Brown Sugar Shortbread with Walnuts and Rosemary

Brown sugar shortbread with walnuts and rosemary is a spin on traditional shortbread with the earthy texture of wholemeal spelt flour and a hint of orange.
Prep Time15 minutes
Cook Time20 minutes
Course: Snack
Servings: 20 shortbread biscuits
Author: Amanda Lawson

Ingredients

  • 250 g butter, softened and cut into cubes
  • 100 g (1/2 cup) brown sugar
  • 300 g (2 cups) wholemeal spelt flour
  • 30 g (1/4 cup) walnuts, finely chopped
  • 1 tbsp rosemary leaves, finely chopped
  • 1 orange, zest only
  • 1/4 tsp salt

Instructions

  • Cream butter and suagr until light and fluffy.
  • Add all other ingredients and mix well.
  • On a lightly floured surface, roll out the dough until you have a long round log.
  • Cut the log in half, and form each round log into an angular rod shape. Wrap each log in plastic and refrigerate for about an hour until the logs are hard.
  • Whe you're ready to bake the shortbread, preheat the oven to 160°C (140°C fan-forced) and remove the dough from the fridge.
  • Cut the logs into thin slices, about 1 cm in thickness.
  • Place cut dough onto baking trays lined with baking paper.

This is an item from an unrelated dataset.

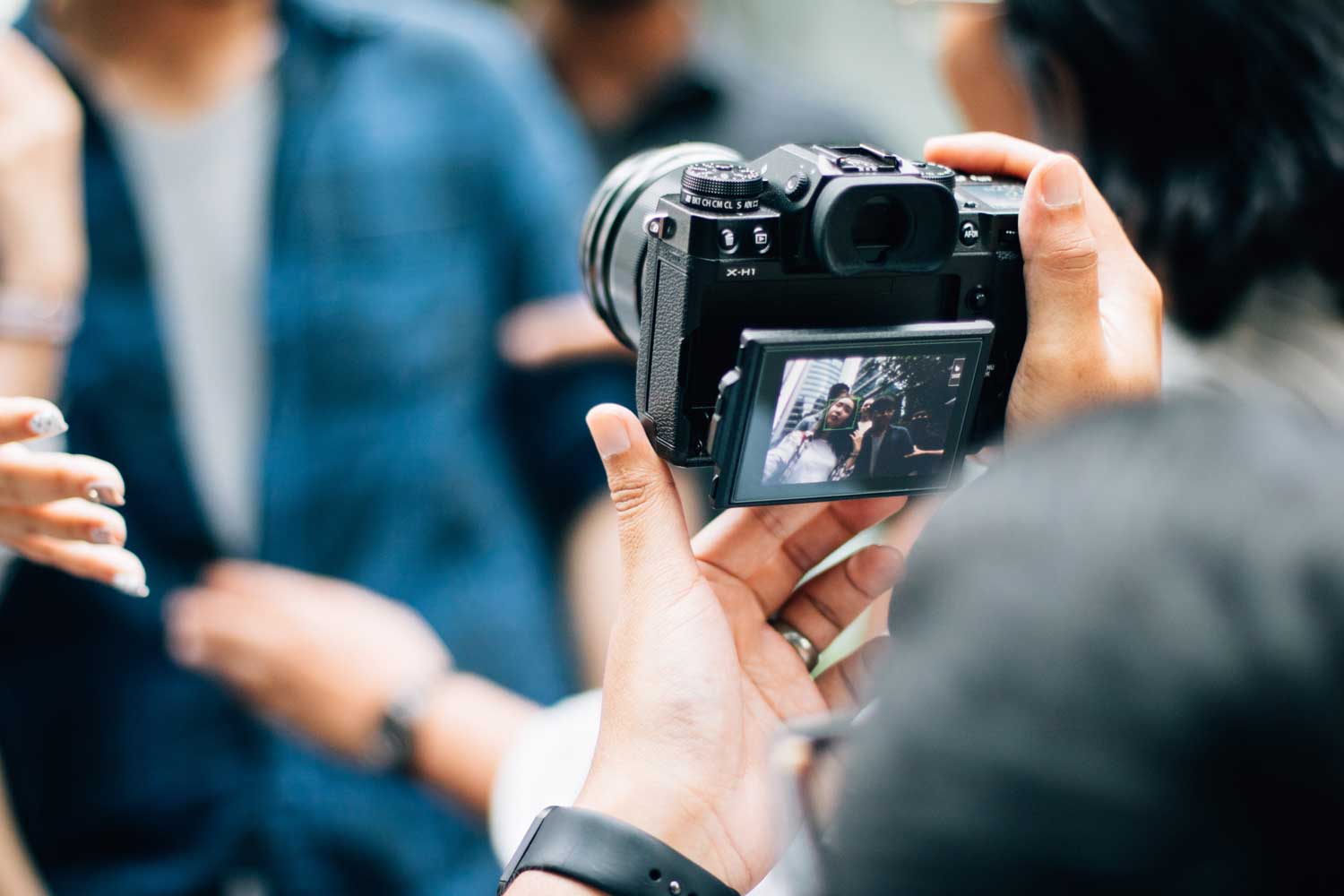 Hands holding a camera.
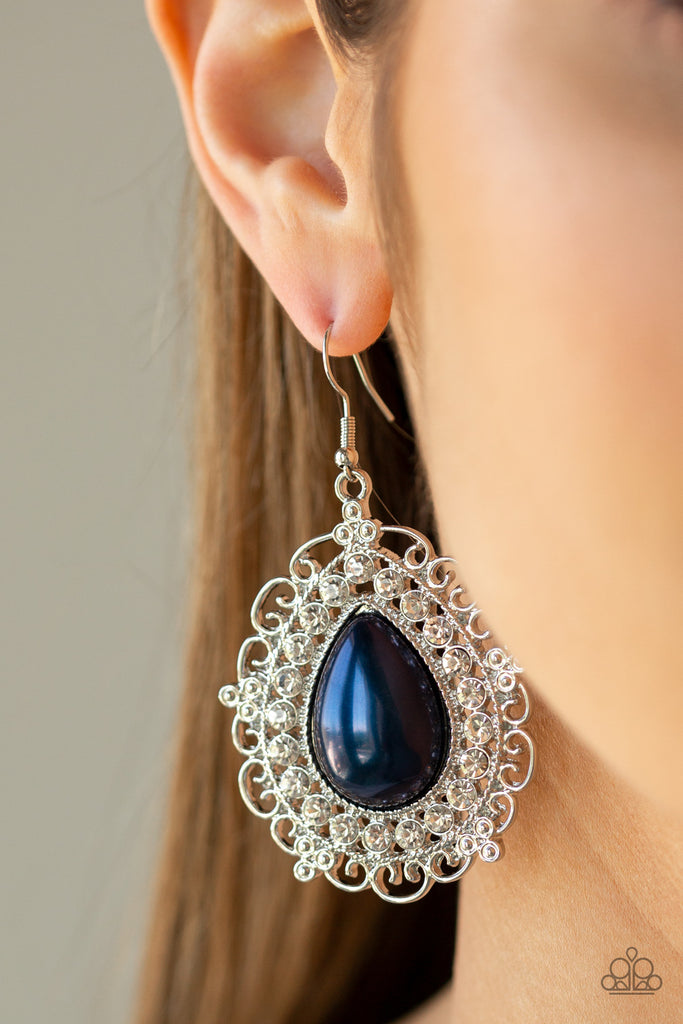 An oversized pearly blue teardrop bead is pressed into a swirling silver backdrop encrusted in a dazzling ring of glassy white rhinestones for a glamorous finish. Earring attaches to a standard fishhook fitting.  Sold as one pair of earrings.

They will spread out a bit, so give them a bit of space.
  • Bake for 20-25 minutes until golden brown (they will be slightly soft to touch). They will continue to cook a little once you remove them from the oven, and then harden once cooled.
  • Store in an airtight container for up to 5 days.

Notes

If you're in a hurry, pop the dough mixture into the freezer for 10 minutes. You can then make round cookies by rolling teaspoonfuls into little balls. Flatten them a little on the baking tray and press into each one with a fork.
The uncooked dough can be kept in the fridge for up to a week or popped in the freezer. I often do this with half of the dough mixture so that I can have fresh shortbread another time.